Once you have the fundamentals of the economy down, you can further improve by stacking bonuses. These come in two forms - one is empire-wide bonuses, and the other is local bonuses granted by economic starbases and resource starbases.
Empire-wide bonuses can be gained at race creation, by random events, and by building certain important structures. Two obvious bonuses to strive for are economics and morale bonuses. Economics bonuses will give you more revenue from your population, and morale bonuses will allow you to tax your people at a higher rate without the risk of assassination. Other bonuses you should consider however, are production bonuses. These bonuses are great because bonus production doesn't cost as much as normal production. Generally speaking, it only costs half. This means your production will be more efficient than that of your opponents, which can allow you to produce more warships than your enemy even if your economy is less successful.
In addition to empire-wide bonuses, you can also increase revenue by stacking economic starbases and by building resource starbases. Economic starbases can have modules added onto them which will increase the revenue of nearby trade routes and the production capabilities of nearby planets. Stacking a few starbases in the same area will result in a major increase in revenue and production capability. Building resource starbases is also important, because it allows you to harness empire-wide bonuses which inevitably improve your bottom line - even the military ones change your economy, because they allow you to build better ships without spending more cash on them.

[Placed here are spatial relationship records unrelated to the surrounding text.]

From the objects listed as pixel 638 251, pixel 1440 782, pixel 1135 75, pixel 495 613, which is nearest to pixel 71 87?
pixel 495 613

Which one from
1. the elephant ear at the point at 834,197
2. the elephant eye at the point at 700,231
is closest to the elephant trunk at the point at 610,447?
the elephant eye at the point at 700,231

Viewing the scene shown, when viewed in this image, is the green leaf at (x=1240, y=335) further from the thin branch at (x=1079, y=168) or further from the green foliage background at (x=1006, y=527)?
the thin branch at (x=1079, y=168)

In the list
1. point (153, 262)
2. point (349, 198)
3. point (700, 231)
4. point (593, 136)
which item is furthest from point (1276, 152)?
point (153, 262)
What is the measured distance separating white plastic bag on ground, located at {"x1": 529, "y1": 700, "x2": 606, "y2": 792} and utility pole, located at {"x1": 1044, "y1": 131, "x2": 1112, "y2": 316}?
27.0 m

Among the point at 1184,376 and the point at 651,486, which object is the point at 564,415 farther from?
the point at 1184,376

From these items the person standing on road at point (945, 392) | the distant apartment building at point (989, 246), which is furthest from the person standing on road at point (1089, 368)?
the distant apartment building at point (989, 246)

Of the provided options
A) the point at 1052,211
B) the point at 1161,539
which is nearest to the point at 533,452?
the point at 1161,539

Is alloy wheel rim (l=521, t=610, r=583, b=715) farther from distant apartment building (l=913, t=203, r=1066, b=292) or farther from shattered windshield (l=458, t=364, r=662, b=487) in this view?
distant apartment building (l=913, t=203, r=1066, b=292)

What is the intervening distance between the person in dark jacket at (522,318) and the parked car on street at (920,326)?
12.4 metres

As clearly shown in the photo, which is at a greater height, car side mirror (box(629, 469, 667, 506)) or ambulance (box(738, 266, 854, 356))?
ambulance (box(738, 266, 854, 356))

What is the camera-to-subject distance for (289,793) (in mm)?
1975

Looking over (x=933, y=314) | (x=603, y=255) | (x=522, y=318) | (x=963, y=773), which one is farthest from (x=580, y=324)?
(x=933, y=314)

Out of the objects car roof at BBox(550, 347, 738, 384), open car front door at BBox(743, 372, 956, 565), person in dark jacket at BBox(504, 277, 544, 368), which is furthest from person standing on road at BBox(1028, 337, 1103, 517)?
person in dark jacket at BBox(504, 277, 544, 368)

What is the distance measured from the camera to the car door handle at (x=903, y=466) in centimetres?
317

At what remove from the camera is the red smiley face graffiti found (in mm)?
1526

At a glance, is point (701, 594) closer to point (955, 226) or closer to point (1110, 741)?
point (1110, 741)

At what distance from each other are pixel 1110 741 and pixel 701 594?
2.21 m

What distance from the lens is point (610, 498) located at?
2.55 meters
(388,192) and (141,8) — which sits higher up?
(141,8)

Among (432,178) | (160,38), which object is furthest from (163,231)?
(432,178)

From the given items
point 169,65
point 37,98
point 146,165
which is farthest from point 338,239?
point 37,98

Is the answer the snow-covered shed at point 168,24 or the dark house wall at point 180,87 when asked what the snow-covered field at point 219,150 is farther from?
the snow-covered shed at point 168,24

Morale, Production, And Taxes
One of the most important decisions you'll have to make regarding your economy is balancing your population and your morale. The relation between these two factors is crucial. Population obviously increases the amount of people you have which can be taxed, and therefore can increase revenue. Increasing your empire's taxes will hurt morale however, and over-population can make morale plunge even lower. As a result, you'll need to balance your morale and population constantly. An empire with a very large population won't be able to make much money if its people are so unhappy that taxes need to be very low to appease them, and likewise a very happy empire with a high tax rate will still run into problems if there isn't enough people around to tax.
Finding a good balance between these things is up to the player, because the relation between them has implications beyond economics. For example, if you choose the higher-population, lower taxes route, you'll have an easier time finding people to put on your troop transports. On the other hand, you'll also have a harder time getting new planets to generate their full income, because you'll have to wait until their population is high.
Balance Is Key
There is one rule that should always be followed; once you have colonized all the planets you can and your population has reached a respectable level, you should tax as much as possible without having your planets become prey to uprisings - always, without exception. This means an empire-wide approval rate of around 60-70%. Also note that the maximum tax rate is effectively 80% - the game has a mechanic which causes approval ratings to drop off dramatically once taxes are raised past that mark. This means that investments in morale are only worthwhile up to the point of having an empire-wide approval of 60-70% with a tax rate of 79%.
If your economy does not appear to be going well, fiddle with your tax rate, with the population on your planets, and with the amount of economic structures you own. Finding a balance between your tax rate, population, and production is key to economic success in Galactic Civilizations II.